2021 — ongoing
A tale of the relationship between people, trees, and insects, bound together by the same habitat, trying to fix the irreparable and restore what seems impossible to restore.
Several times a year I visit my mother in Abkhazia. Once, on my next visit, I heard the news about the efforts of scientists saving boxwoods and chestnuts. From that moment began my journey of discovering the many relationships between plants, people and insects. As I searched for answers, I sought out people, and they revealed to me places hidden from the gaze of the outside observer. This mystery of manifesting pictures fascinated and stirred my interest. Like a magic tangle, the theme of saving trees led me along.
Between 2012 and 2016, relict boxwood groves in the Colchis Lowlands died, and along with them other trees — chestnuts, walnuts, and garden crops — were affected. The cause of the ecological disaster was the spread of new insect species. The invasion affected the ecology and life of local rural communities. In 2021, on the basis of the Institute of Ecology of Abkhazia, with the support of the UN, a laboratory was created, whose task is to save the trees.

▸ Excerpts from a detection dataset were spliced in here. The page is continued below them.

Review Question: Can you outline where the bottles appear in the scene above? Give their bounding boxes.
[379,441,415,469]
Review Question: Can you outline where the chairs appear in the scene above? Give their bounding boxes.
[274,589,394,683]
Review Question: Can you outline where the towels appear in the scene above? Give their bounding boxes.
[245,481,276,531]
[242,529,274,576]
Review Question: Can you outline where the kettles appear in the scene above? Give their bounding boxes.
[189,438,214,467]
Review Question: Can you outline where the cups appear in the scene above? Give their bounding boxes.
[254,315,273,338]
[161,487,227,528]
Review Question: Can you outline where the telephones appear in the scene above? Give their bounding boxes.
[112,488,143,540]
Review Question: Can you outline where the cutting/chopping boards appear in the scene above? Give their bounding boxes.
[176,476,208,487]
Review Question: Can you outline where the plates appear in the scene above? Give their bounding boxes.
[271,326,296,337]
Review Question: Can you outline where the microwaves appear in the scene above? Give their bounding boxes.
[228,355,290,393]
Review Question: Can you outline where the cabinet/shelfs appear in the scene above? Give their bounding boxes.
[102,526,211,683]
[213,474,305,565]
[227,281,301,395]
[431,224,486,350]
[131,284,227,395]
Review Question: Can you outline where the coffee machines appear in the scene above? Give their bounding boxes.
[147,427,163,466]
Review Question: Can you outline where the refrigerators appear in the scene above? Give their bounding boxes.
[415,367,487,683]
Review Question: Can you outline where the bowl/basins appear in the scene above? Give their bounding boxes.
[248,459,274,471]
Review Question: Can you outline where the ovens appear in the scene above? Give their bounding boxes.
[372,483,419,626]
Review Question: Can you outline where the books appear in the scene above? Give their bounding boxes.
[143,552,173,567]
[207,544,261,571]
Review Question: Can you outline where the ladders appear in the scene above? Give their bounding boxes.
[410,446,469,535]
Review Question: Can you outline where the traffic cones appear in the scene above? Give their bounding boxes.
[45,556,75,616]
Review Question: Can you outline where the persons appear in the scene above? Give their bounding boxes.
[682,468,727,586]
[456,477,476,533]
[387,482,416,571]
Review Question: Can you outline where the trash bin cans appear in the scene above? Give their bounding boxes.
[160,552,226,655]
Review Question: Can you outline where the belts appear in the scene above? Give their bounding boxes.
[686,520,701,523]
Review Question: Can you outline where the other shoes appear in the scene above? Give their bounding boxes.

The scene is mesmerizing in its dramatic entanglements. Abkhazia remains a territory of unresolved conflict, the Georgian-Abkhazian war ended here in 1993, its traces can be seen everywhere. Post-Soviet space and all-consuming wilderness, antiquity and traditional ways, the joy of life, memory and trauma of war — on this lush soil a new history is sprouting. The relationship between people, trees and insects revealed itself to me as a narrative of severed ties, of attempts to mend the irreparable, to restore what seems impossible to restore.